El Salvador: Ningún campo será olvidado

Gracias a este trabajo, he visto de cerda que la verdad de Dios no se olvida de ningún campo.”  

Cuando Mayerlis comenzó sus estudios de medicina, no pudo unirse a un grupo de MUC El Salvador en su universidad en San Miguel. Simplemente, porque no había ninguno.   

Aunque la región oriental llegó a tener un ministerio estudiantil floreciente, la pandemia cambió el panorama. Los grupos se esforzaban por reunirse virtualmente, pero los estudiantes se graduaban y seguían hacia delante, por otro lado, la distancia hasta El Salvador (el centro del ministerio) limitaba el apoyo que recibían de los obreros. 

Con el paso del tiempo, los grupos de MUC se secaron.  

Hoy en día, Mayerlis y Sindy, una obrera recién nombrada para esta zona, están sirviendo en este terreno infértil y están viendo la mano vivificadora de Dios. 

Sindy comenta que el reto va mucho más allá de los efectos de la pandemia y el terreno parece seco duro.  

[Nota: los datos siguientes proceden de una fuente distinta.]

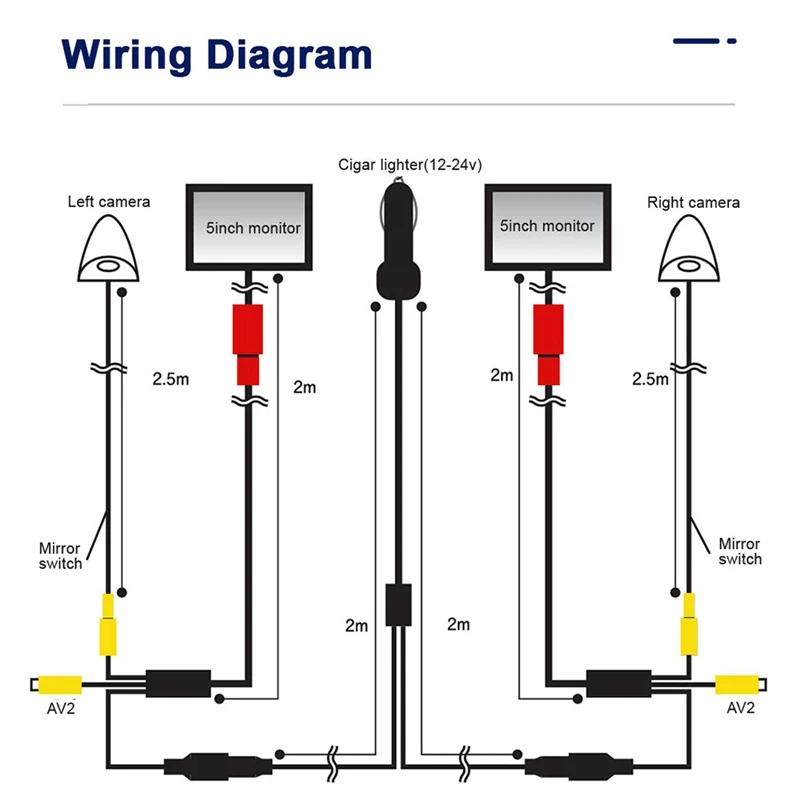 Wiring Diagram

Cigar lighter(12-24v)

Left camera

5inch monitor

5inch monitor

Right camera

2.5m

2m

2m

2.5m

Mirror switch

Mirror switch

2m

2m

AV2

AV2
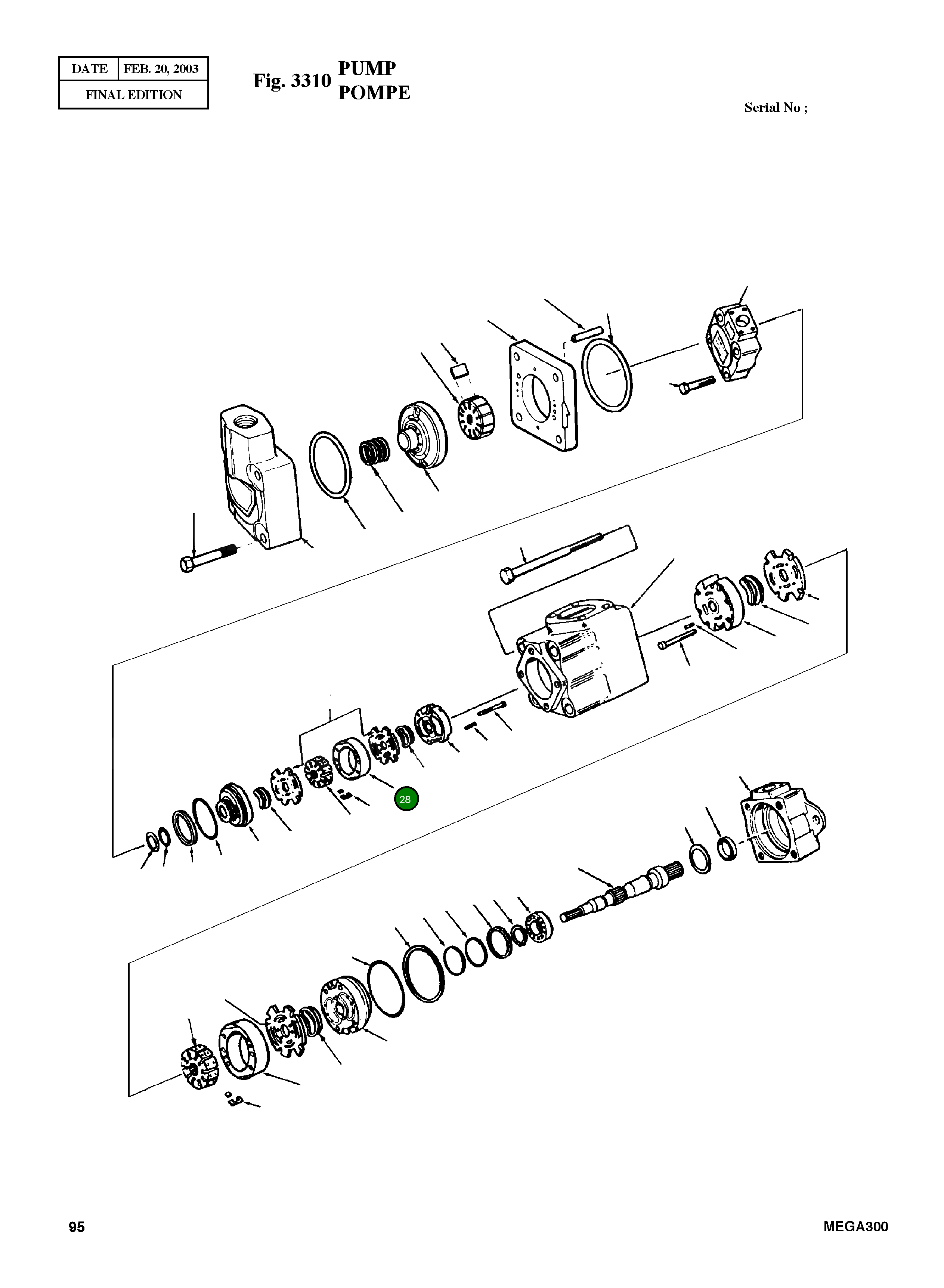 | DATE | FEB. 20, 2003 |
|---|---|
| FINAL EDITION | |

Fig. 3310 PUMP POMPE

Serial No ;

28

95

MEGA300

Comenta que muchos estudiantes muestran apatía cuando se les habla de Jesús. La idea de estudiar la Biblia juntos les parece “tedioso y extraño”, especialmente, cuando la motivación para estar en la universidad de la mayoría está relacionada con el trabajo. Nos relata su propia experiencia:  

Al principio, creía que la universidad era un lugar dónde equiparme para mi futura profesión. Hace cuatro años, habría dicho “Estoy aquí para estudiar y prepararme para el mundo laborar”, jamás imaginé que Dios me usaría en la universidad para compartir el Evangelio”.  

Mientras estudiaba en UNIVO, Sindy asistió al evento nacional de MUC y Dios le retó a ver un campo misionero. Al volver, invitó a algunos compañeros de clase a un grupo de estudio bíblico… ¡y vinieron!  

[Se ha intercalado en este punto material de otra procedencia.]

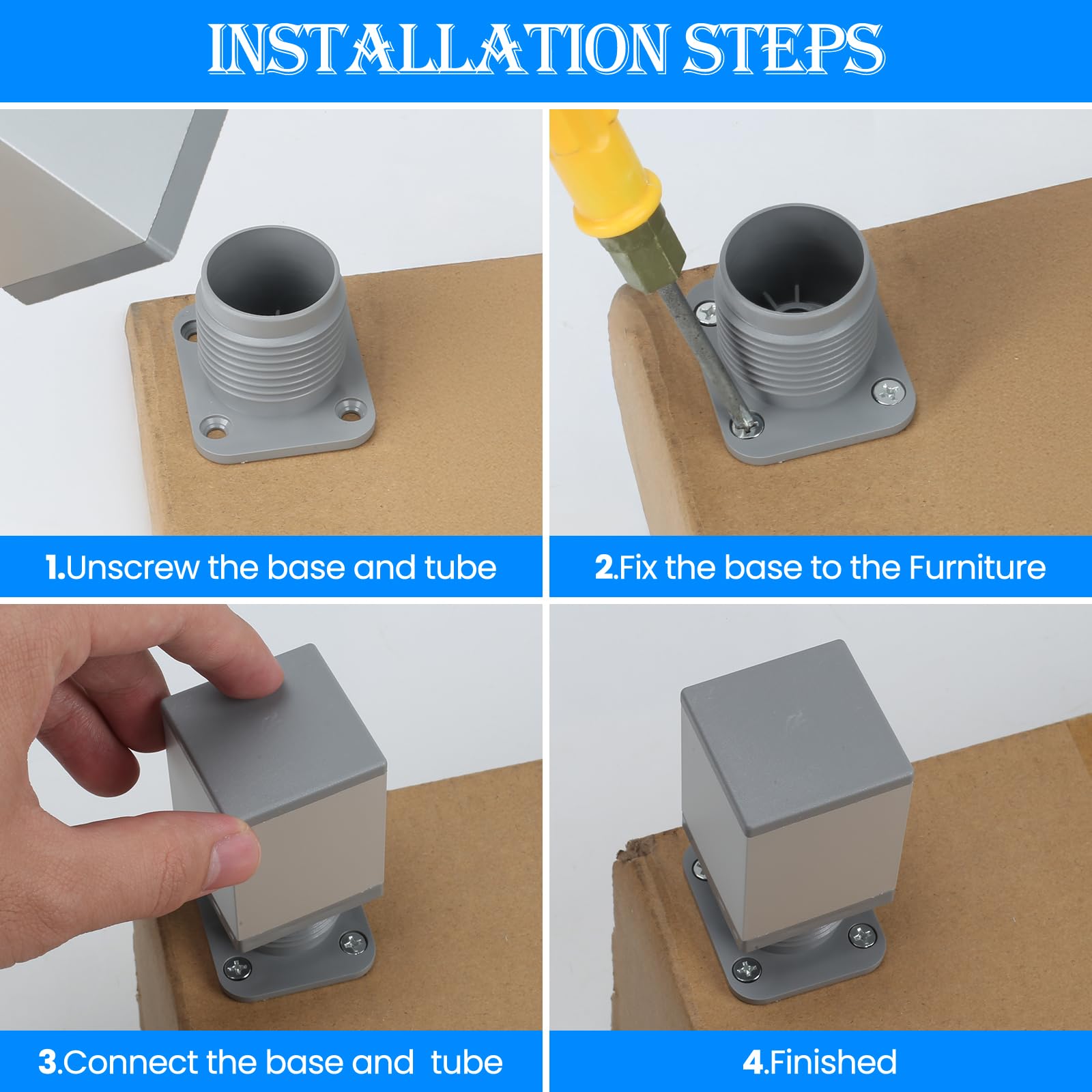 INSTALLATION STEPS

1.Unscrew the base and tube

2.Fix the base to the Furniture

3.Connect the base and tube

4.Finished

Mayerlis ha visto un patrón similar en la Universidad de El Salvador (UES):   

Tras la pandemia, los estudiantes se sentían más aislados, más centrados en los estudios y más inseguros en sus relaciones interpersonales. Revivir a los grupos ha sido como arar tierra seca. Primero, teníamos que reconstruir amistades y formar la comunidad”. 

De cara a tender puentes, Mayerlis y Sindy están buscando formas creativas de conectar con sus campus. Por ejemplo, en febrero, ofrecieron a los demás “cartas de amor” con versículos bíblicos llenos de amor.  

Unas palabras que se necesitaban de manera desesperada. Muchos estudiantes afrontan presión económica y luchan contra la ansiedad y la soledad y, con frecuencia, las familias se ven separadas por la migración.  

Mayerlis realiza un seguimiento con todos los que muestran interés, les invita a compartir tentempiés, les brinda un lugar seguro y les anima a explorar las Escrituras. Ahora, los estudios bíblicos inductivos han vuelto a ser un evento semanal en los campus.  

No solo estamos reabriendo grupos. ¡Estamos reclamando el terreno! Las conversaciones comienzan hablando sobre las tareas y acaban reflexionando acerca de los propósitos de Dios. Sentados en el medio del campus, con las Biblias abiertas, hablando el nombre de Dios de forma natural en la universidad. ¡Así reclamamos el terreno para el Reino!”. 

  • Demos gracias por Sindy y Mayerlis y por el avivamiento de los grupos en UNIVO y en la región este de El Salvador. Sindy también ofrece su apoyo a un nuevo grupo en otro campus (UGB). Ora para que estos tres grupos florezcan y crezcan.  
  • Pide para que los estudiantes respondan a la campaña evangelística, que miren más allá de sus estudios y carrera profesional para ver cómo Dios está trayendo Su propósito a todo. Un estudiante le dijo a Sindy, “Solo estoy aquí para conseguir mi título, pero me siento vacío”.  
  • Demos gracias a Dios por la visión pionera de MUC y por la beca Creciendo Juntos que ha capacitado a este ministerio. Ora para que la provisión de fondos continua que siga sosteniendo al movimiento. Ora también para que los estudiante y obreros de todo IFES asuman la idea de que “ningún terreno será olvidado”.